▶ [EXTRACTED TEXT]:
HINDSIGHT - HINDSIGHT By Josefina T. Lichauco -
(Second of three parts)
There is this fascinating story of the world’s first programmer. I am glad I kept the notes I have on Lady Augusta "Ada" Lovelace (1815-52), daughter of the celebrated poet, Lord Byron. The London Examiner had written these words about her: "She was thoroughly original, and her genius, for genius she possessed, was not poetic, but metaphysical and mathematical."

Lady Lovelace was mentor to Charles Babbage, who spent most of his life trying to perfect a calculating machine. His first version of this was called the "Difference Engine," and his second, the "Analytical Engine."

Ada had a gift for writing similar to her father’s, and in 1843, she began a translation of a famous paper on the Analytical Engine. Her insights were such that her notes grew to three times the length of the original article and were accepted for publication in a book entitled Taylor’s Scientific Memoirs.

Ada Lovelace was such a fascinating woman, described as "possessed of an intellect thoroughly masculine in solidity, grasp and firmness." (I will not bother to make a comment on this chauvinistic statement because it was uttered in the mid-1800s). What I gathered from my notes was that her manners and her tastes were feminine in the nicest sense of the word, and the superficial observer would never have divined the strength and the knowledge that lay hidden under the womanly graces.

Proportionate to her distaste for the frivolous and commonplace was her enjoyment of true intellectual society, art and literature, especially the members of the male gender. There are interesting tales of her liaisons with her protégé Babbage and other scientists which may or may not be true. She died at the early age of 36, the same age as her father, Lord Byron.

A century and three decades after, the British Department of Defense inaugurated a special programming language called "ADA" to honor the world’s first programmer, Lady Ada Lovelace. It would be about a hundred years later before women became involved with computers again. By that time, technology had progressed beyond gear-driven calculators to devices employing electricity, vacuum tubes and relays.

Babbage’s machine was reborn at Harvard University in 1944 as a machine called the Mark I or Automatic Sequence Controlled Calculator.

The United Kingdom had addressed the related problem of Internet content responsibility competently. Lady Lovelace, a British national, would have been in the forefront of content innovation had she lived. France, the Netherlands, Germany and Sweden followed suit early enough. Currently, all of Europe have done so.

▶ [DATA LISTING]:

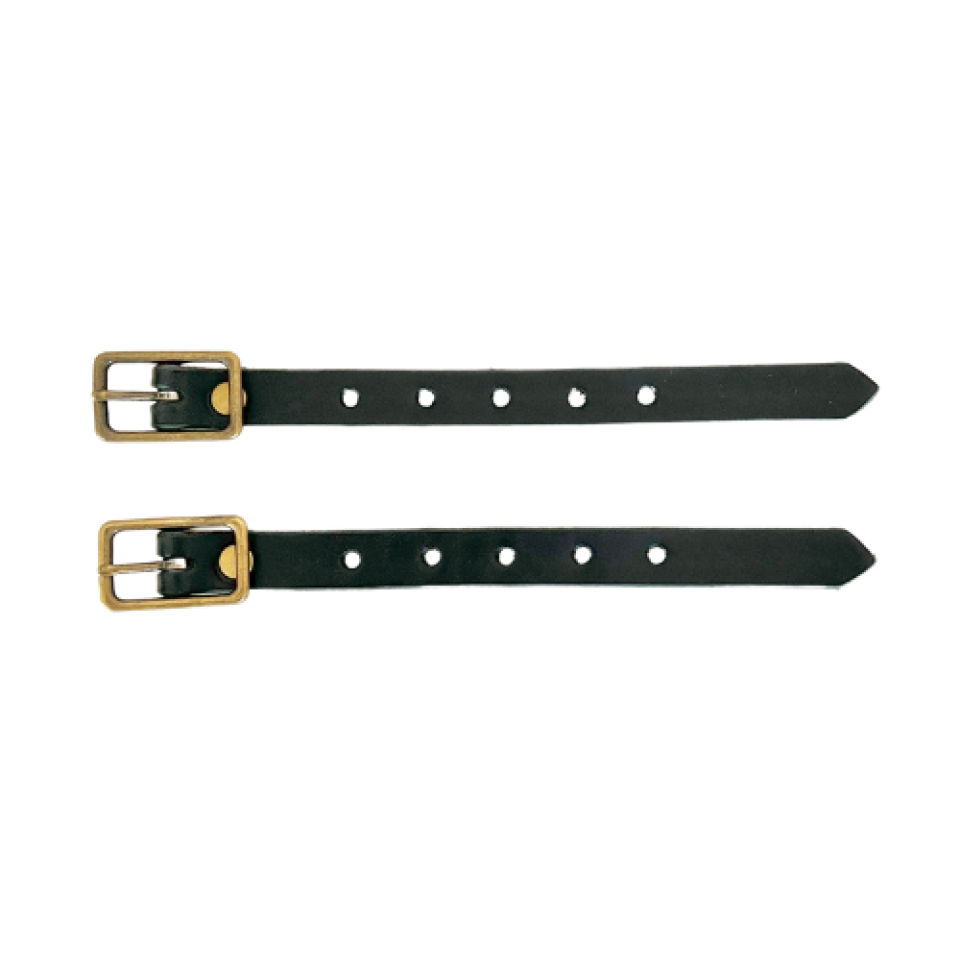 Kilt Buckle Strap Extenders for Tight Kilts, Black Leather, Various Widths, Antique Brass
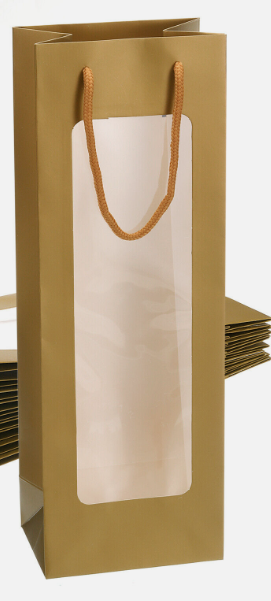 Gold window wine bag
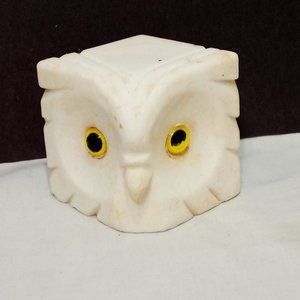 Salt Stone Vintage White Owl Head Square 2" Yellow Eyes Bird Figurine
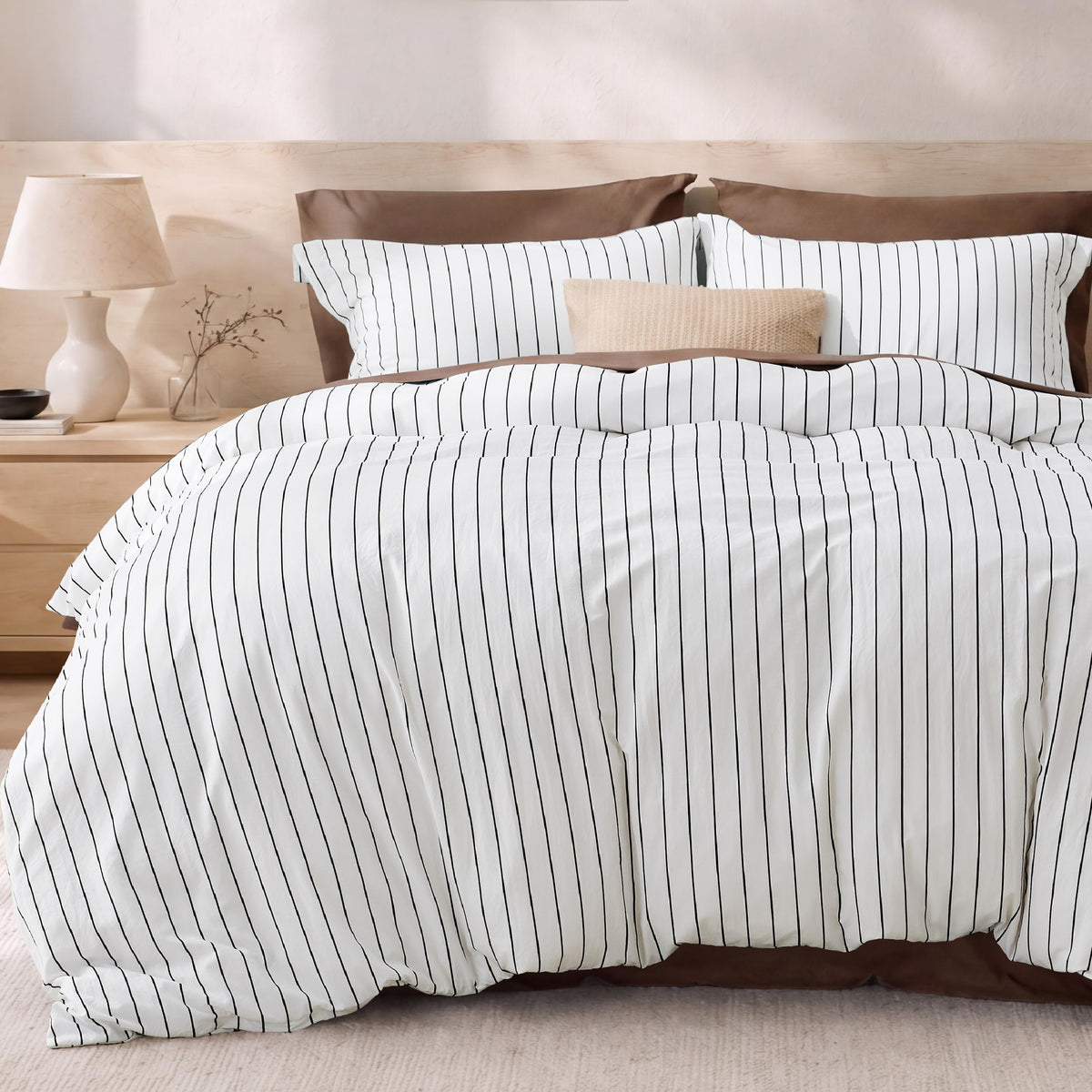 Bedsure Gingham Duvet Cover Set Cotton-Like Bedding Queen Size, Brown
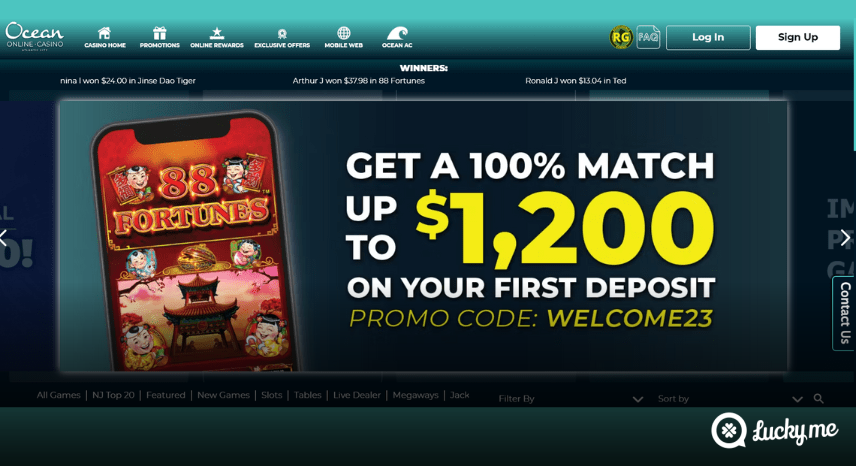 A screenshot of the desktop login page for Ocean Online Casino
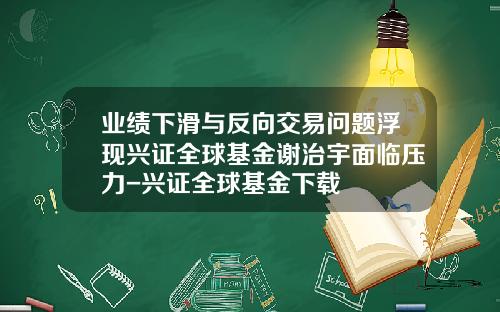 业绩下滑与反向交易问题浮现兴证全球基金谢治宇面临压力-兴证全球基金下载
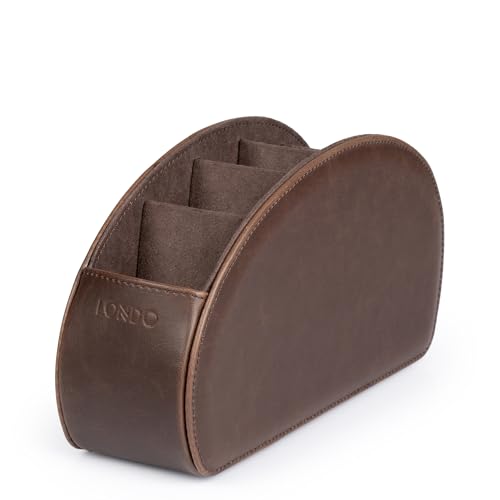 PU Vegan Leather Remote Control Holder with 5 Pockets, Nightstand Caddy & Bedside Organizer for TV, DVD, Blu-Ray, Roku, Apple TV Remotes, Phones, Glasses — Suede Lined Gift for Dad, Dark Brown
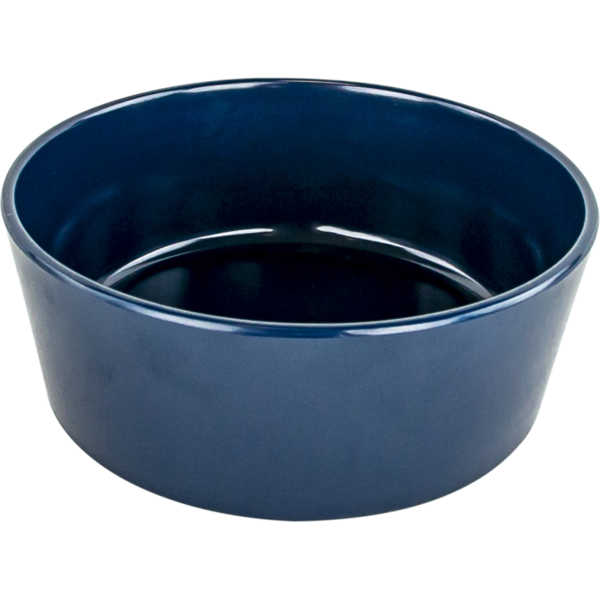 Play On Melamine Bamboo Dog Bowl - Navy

▶ [EXERCISE DIRECTIONS]: In the column about Ada Lovelace, how long did her notes on the Analytical Engine paper grow compared with the original article?

▶ [REPLY TO THE EXERCISE]: Three times the length of the original article.